## Data supplied
◇ ◇ ◇
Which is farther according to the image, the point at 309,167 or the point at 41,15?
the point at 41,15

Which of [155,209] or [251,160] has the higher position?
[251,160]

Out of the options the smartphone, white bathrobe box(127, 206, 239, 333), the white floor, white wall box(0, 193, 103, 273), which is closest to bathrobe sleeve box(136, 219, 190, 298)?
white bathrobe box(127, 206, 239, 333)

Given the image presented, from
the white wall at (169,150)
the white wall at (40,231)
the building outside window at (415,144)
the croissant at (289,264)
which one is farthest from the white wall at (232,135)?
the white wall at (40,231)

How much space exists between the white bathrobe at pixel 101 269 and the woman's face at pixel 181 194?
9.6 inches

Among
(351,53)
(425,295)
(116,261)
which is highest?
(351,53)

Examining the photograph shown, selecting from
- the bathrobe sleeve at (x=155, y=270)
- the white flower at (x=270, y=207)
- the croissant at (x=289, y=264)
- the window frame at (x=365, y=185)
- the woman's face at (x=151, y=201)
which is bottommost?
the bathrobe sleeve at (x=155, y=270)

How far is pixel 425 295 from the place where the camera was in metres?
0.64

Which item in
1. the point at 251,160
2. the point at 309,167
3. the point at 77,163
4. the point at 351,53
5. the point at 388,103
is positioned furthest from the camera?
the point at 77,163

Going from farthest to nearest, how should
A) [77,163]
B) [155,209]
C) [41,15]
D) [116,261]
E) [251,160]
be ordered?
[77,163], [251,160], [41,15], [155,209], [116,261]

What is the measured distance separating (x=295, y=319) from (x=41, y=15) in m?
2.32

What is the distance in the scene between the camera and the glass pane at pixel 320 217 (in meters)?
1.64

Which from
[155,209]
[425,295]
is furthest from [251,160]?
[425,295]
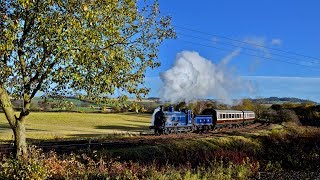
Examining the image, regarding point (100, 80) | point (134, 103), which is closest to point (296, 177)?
point (134, 103)

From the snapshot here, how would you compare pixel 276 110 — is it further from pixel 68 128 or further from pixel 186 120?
pixel 186 120

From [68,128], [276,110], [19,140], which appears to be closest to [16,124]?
[19,140]

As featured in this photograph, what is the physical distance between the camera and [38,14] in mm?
13922

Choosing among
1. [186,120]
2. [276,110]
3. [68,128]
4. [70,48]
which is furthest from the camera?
[276,110]

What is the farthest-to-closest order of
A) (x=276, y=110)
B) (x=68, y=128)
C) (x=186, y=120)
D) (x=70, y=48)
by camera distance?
(x=276, y=110) → (x=68, y=128) → (x=186, y=120) → (x=70, y=48)

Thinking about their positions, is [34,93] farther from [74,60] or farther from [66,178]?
[66,178]

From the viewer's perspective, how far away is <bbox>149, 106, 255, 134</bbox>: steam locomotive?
39981mm

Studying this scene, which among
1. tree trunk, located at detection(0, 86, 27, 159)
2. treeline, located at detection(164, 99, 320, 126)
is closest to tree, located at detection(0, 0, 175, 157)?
tree trunk, located at detection(0, 86, 27, 159)

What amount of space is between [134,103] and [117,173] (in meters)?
3.42

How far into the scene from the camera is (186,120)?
43.4 meters

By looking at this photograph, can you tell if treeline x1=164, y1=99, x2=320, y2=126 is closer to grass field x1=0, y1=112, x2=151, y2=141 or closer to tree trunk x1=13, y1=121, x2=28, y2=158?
grass field x1=0, y1=112, x2=151, y2=141

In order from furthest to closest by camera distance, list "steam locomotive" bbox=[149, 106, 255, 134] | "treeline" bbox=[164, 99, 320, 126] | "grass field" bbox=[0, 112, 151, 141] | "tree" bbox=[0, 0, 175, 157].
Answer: "treeline" bbox=[164, 99, 320, 126], "grass field" bbox=[0, 112, 151, 141], "steam locomotive" bbox=[149, 106, 255, 134], "tree" bbox=[0, 0, 175, 157]

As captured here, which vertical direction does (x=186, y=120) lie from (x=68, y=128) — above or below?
above

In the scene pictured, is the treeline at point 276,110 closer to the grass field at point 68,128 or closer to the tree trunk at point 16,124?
the grass field at point 68,128
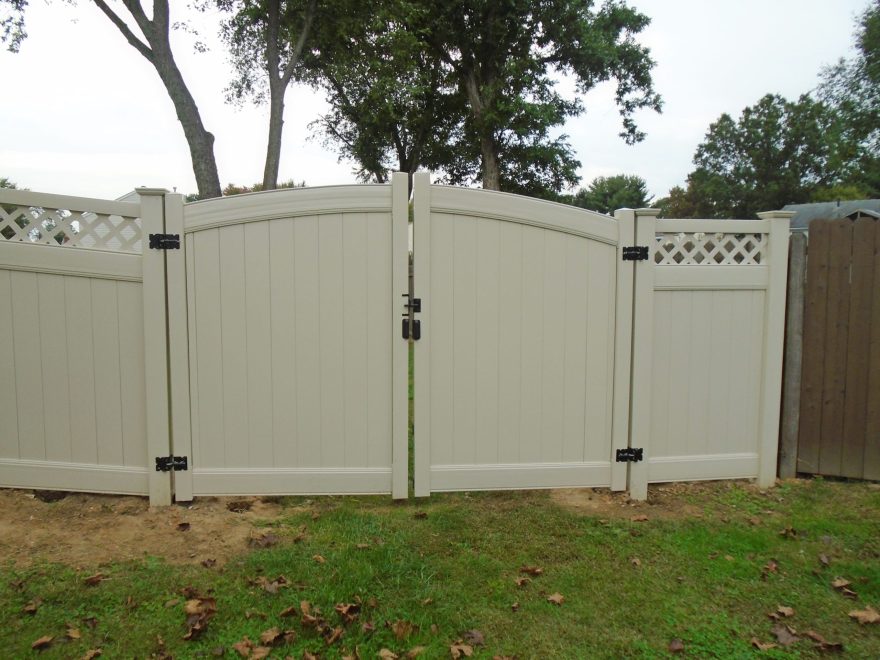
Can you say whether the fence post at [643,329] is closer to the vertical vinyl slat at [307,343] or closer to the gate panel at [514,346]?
the gate panel at [514,346]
◇ ◇ ◇
## What you have to do
Write out the entire listing above as a numbered list, one entry per line, with the blank lines dropped and the pictures left out.

## Written response
1. Which is farther according to the image, the point at 309,167 or the point at 41,15?
2. the point at 41,15
3. Which of [155,209] or [251,160] has the higher position?
4. [251,160]
5. Out of the options the smartphone, white bathrobe box(127, 206, 239, 333), the white floor, white wall box(0, 193, 103, 273), which is closest to bathrobe sleeve box(136, 219, 190, 298)?
6. white bathrobe box(127, 206, 239, 333)
7. Given the image presented, from
8. the white wall at (169,150)
9. the white wall at (40,231)
10. the building outside window at (415,144)
11. the croissant at (289,264)
12. which one is farthest from the white wall at (232,135)?
13. the white wall at (40,231)
14. How much space exists between the white bathrobe at pixel 101 269 and the woman's face at pixel 181 194?
15. 9.6 inches
16. Among
17. (351,53)
18. (425,295)
19. (116,261)
20. which is highest?
21. (351,53)
22. Examining the photograph shown, selecting from
23. - the bathrobe sleeve at (x=155, y=270)
24. - the white flower at (x=270, y=207)
25. - the croissant at (x=289, y=264)
26. - the window frame at (x=365, y=185)
27. - the woman's face at (x=151, y=201)
28. which is bottommost?
29. the bathrobe sleeve at (x=155, y=270)
30. How far is pixel 425 295 from the place where the camera was in metres?
31. 0.64
32. Which item in
33. 1. the point at 251,160
34. 2. the point at 309,167
35. 3. the point at 77,163
36. 4. the point at 351,53
37. 5. the point at 388,103
38. is positioned furthest from the camera?
39. the point at 77,163
40. Going from farthest to nearest, how should
41. A) [77,163]
42. B) [155,209]
43. C) [41,15]
44. D) [116,261]
45. E) [251,160]
46. be ordered?
47. [77,163], [251,160], [41,15], [155,209], [116,261]
48. What is the measured distance separating (x=295, y=319) from (x=41, y=15) in m?
49. 2.32
50. What is the distance in the scene between the camera and the glass pane at pixel 320 217 (in meters)?
51. 1.64
52. Which from
53. [155,209]
54. [425,295]
55. is furthest from [251,160]?
56. [425,295]
57. Examining the image, regarding point (100, 80) | point (134, 103), which is closest to point (296, 177)?
58. point (134, 103)
59. From the snapshot here, how would you compare pixel 276 110 — is it further from pixel 68 128 or further from pixel 186 120?
60. pixel 186 120
61. From [68,128], [276,110], [19,140], which appears to be closest to [16,124]?
62. [19,140]
63. As featured in this photograph, what is the physical distance between the camera and [38,14] in mm?
64. 13922
65. Choosing among
66. 1. [186,120]
67. 2. [276,110]
68. 3. [68,128]
69. 4. [70,48]
70. which is furthest from the camera?
71. [276,110]
72. What is the farthest-to-closest order of
73. A) (x=276, y=110)
74. B) (x=68, y=128)
75. C) (x=186, y=120)
76. D) (x=70, y=48)
77. by camera distance?
78. (x=276, y=110) → (x=68, y=128) → (x=186, y=120) → (x=70, y=48)
79. Thinking about their positions, is [34,93] farther from [74,60] or farther from [66,178]?
80. [66,178]
81. From the viewer's perspective, how far away is <bbox>149, 106, 255, 134</bbox>: steam locomotive?
82. 39981mm
83. Studying this scene, which among
84. 1. tree trunk, located at detection(0, 86, 27, 159)
85. 2. treeline, located at detection(164, 99, 320, 126)
86. is closest to tree, located at detection(0, 0, 175, 157)?
87. tree trunk, located at detection(0, 86, 27, 159)
88. What amount of space is between [134,103] and [117,173] (in meters)?
89. 3.42
90. How far into the scene from the camera is (186,120)?
91. 43.4 meters
92. By looking at this photograph, can you tell if treeline x1=164, y1=99, x2=320, y2=126 is closer to grass field x1=0, y1=112, x2=151, y2=141 or closer to tree trunk x1=13, y1=121, x2=28, y2=158?
93. grass field x1=0, y1=112, x2=151, y2=141
94. In order from furthest to closest by camera distance, list "steam locomotive" bbox=[149, 106, 255, 134] | "treeline" bbox=[164, 99, 320, 126] | "grass field" bbox=[0, 112, 151, 141] | "tree" bbox=[0, 0, 175, 157].
95. Answer: "treeline" bbox=[164, 99, 320, 126], "grass field" bbox=[0, 112, 151, 141], "steam locomotive" bbox=[149, 106, 255, 134], "tree" bbox=[0, 0, 175, 157]
96. As captured here, which vertical direction does (x=186, y=120) lie from (x=68, y=128) — above or below?
97. above
98. In the scene pictured, is the treeline at point 276,110 closer to the grass field at point 68,128 or closer to the tree trunk at point 16,124?
99. the grass field at point 68,128
100. Can you say whether the fence post at [643,329] is closer to the vertical vinyl slat at [307,343] or closer to the gate panel at [514,346]?
101. the gate panel at [514,346]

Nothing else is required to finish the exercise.